A Closer Look at International Programs

International Programs offers the students of the University of Wisconsin – Stevens Point the chance to take their education outside of Wisconsin, and gain global experience in the classroom and workplace.

“I think it would be good for every American to get out of America. On a broad ranging scope as to what is good I think if every American had an experience outside of this country for a while we would understand our own country better,” said Mark Koepke, Associate Director of International Programs. “We would have a healthier more globally literate and more understanding of America’s position in the world.”

One of the most popular destinations is London, which offers the most options in terms of short- or long-term stays and choices of study. There are also trips to Ireland, Iceland, Germany, Greece, Spain and even Cuba.

“I wanted to go because I always wanted to go to England, and since my trip was with an internship I figured it would be valuable work experience,” Said Margaret Rohr, who participated in an externship in London. “I decided to go because I knew we would be given many opportunities to explore both the city and the country. We were in our own time, instead of following over planned touristy trips with the whole group.”

When International Programs first started at UWSP in 1969, it was one of very few programs like it in the nation. A small group of 41 students was taken to London. Over the years the program at UWSP has grown, and study abroad programs are now available at almost every university in the country. Roughly 15 percent of all UWSP students will study abroad, a huge number in comparison the 2 percent national average.

Pauline Isaacson helped establish International Programs at UWSP. Her plan for this program was rejected the first time she presented it to the Board of Regents. The board was convinced that if any school in system should start an international program it should have been UW-Madison. It was not until Lee Sherman Dreyfus became chancellor of UWSP that the idea was adopted.

“He (the student) gains a yardstick for beauty. As he assimilates the legendary scenic wonder of the Alps or the tranquility of the gardens of Kent, he has a new awareness of a distant view of the Baraboo hills or of the snow laden birches of Wisconsin’s north,” Isaacson said years ago when explaining what she hoped students would gain from studying abroad.

International Programs works hard to match students with opportunities that they will benefit from the most.

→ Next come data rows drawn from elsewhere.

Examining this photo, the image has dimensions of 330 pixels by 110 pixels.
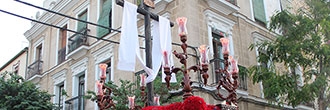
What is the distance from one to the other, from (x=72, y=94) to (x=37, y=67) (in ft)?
11.8

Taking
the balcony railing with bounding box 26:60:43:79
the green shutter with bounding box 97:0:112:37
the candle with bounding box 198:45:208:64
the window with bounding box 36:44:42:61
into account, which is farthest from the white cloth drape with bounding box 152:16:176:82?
the window with bounding box 36:44:42:61

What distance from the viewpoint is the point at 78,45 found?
1411 centimetres

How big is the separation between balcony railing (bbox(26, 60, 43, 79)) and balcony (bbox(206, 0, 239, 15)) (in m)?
8.56

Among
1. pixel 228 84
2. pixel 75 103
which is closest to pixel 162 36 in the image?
pixel 228 84

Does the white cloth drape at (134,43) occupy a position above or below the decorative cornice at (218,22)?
below

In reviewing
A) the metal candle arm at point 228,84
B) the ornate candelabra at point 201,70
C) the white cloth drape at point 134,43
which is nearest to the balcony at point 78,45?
the white cloth drape at point 134,43

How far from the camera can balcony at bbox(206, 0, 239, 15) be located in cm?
1124

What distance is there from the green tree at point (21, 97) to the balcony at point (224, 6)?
18.6ft

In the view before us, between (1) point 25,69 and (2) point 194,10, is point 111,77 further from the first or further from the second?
(1) point 25,69

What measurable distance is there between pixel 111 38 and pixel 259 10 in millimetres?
5135

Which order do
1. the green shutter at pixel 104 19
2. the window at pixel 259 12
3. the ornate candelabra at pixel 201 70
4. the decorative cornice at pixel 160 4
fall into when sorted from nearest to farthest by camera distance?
the ornate candelabra at pixel 201 70 < the decorative cornice at pixel 160 4 < the green shutter at pixel 104 19 < the window at pixel 259 12

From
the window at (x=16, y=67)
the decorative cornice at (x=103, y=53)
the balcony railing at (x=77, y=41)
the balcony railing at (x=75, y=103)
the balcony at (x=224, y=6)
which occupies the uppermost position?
the balcony at (x=224, y=6)

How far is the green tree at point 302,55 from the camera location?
350 inches

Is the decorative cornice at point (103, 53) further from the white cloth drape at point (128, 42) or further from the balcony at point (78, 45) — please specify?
the white cloth drape at point (128, 42)
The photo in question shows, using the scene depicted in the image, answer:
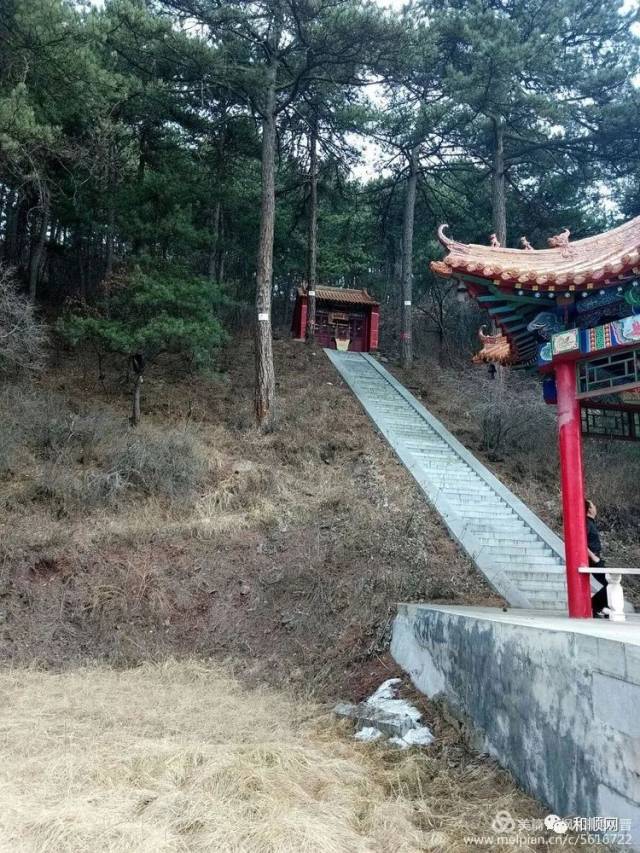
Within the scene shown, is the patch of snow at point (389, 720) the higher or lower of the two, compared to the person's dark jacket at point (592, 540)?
lower

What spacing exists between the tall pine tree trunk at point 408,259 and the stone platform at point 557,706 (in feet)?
53.2

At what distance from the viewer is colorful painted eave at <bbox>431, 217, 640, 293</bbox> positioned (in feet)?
18.5

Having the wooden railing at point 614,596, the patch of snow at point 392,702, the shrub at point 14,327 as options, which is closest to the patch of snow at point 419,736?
the patch of snow at point 392,702

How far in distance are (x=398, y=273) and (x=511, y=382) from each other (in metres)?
16.6

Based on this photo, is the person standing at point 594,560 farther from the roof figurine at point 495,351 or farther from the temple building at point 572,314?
the roof figurine at point 495,351

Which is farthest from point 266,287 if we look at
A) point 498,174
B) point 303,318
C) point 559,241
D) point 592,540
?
point 303,318

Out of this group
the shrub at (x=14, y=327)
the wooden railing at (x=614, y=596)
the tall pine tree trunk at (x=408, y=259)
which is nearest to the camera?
the wooden railing at (x=614, y=596)

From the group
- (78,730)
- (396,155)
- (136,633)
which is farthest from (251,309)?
(78,730)

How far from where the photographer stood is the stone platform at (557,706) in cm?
307

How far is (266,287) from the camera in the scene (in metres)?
13.6

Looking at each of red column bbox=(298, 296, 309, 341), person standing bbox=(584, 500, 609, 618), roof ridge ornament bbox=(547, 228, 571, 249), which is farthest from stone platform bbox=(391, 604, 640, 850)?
red column bbox=(298, 296, 309, 341)

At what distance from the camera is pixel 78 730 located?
194 inches

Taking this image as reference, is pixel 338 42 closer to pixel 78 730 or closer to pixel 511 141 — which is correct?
pixel 511 141

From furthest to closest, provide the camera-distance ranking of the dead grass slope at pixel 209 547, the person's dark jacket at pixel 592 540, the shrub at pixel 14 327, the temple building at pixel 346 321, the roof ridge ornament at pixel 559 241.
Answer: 1. the temple building at pixel 346 321
2. the shrub at pixel 14 327
3. the dead grass slope at pixel 209 547
4. the roof ridge ornament at pixel 559 241
5. the person's dark jacket at pixel 592 540
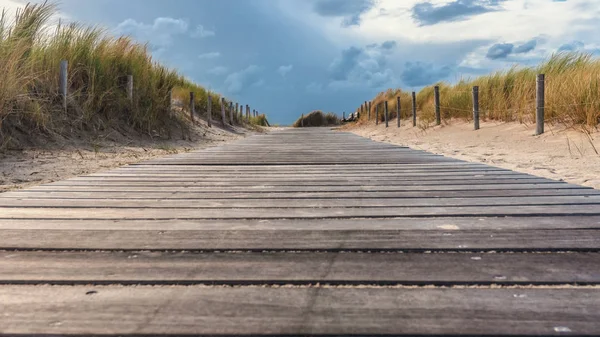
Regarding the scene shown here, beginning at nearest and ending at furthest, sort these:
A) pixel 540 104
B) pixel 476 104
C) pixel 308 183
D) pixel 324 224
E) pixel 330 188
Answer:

Different programs offer different types of classes, Koepke said, and he wants students to be able to gain as much as they can from the time and money they spend.

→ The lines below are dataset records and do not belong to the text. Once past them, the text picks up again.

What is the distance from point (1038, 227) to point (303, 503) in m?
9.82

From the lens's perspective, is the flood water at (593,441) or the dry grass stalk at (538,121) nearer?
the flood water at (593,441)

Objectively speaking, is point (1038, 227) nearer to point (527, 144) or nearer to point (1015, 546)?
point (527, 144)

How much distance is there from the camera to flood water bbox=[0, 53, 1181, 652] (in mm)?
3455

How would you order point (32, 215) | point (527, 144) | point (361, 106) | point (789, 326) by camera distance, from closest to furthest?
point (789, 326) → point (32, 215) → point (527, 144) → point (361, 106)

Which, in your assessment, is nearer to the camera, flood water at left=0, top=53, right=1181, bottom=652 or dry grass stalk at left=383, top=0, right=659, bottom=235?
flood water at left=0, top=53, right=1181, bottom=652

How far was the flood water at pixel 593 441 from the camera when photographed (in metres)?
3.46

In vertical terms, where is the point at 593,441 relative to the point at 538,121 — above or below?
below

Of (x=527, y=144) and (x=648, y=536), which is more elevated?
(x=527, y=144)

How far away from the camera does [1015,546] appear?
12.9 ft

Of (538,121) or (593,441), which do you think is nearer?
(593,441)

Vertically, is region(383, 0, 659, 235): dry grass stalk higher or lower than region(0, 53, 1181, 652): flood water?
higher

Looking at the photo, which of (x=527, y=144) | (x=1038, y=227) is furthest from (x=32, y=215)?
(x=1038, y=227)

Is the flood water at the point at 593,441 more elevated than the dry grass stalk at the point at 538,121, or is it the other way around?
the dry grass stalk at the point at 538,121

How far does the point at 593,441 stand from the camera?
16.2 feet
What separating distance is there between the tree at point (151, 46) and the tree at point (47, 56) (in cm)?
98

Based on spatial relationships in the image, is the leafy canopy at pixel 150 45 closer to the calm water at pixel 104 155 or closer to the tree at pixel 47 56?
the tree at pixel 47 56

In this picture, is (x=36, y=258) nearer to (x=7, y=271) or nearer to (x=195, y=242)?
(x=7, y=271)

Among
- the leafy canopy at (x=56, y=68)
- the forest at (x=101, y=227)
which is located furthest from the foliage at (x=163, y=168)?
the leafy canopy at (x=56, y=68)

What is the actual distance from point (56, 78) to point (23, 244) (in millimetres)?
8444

According to the International Programs mission statement: “Our mission is to advance international education and global awareness through study abroad programming.”
“Truly the thing to keep in mind is that this is a shrinking world,” Koepke said. “You are not competing with the guy down the block anymore. That is not the way the world works no matter what we want or what nostalgia we have for an old world. It is international. Markets are international, education is international, everything is international.”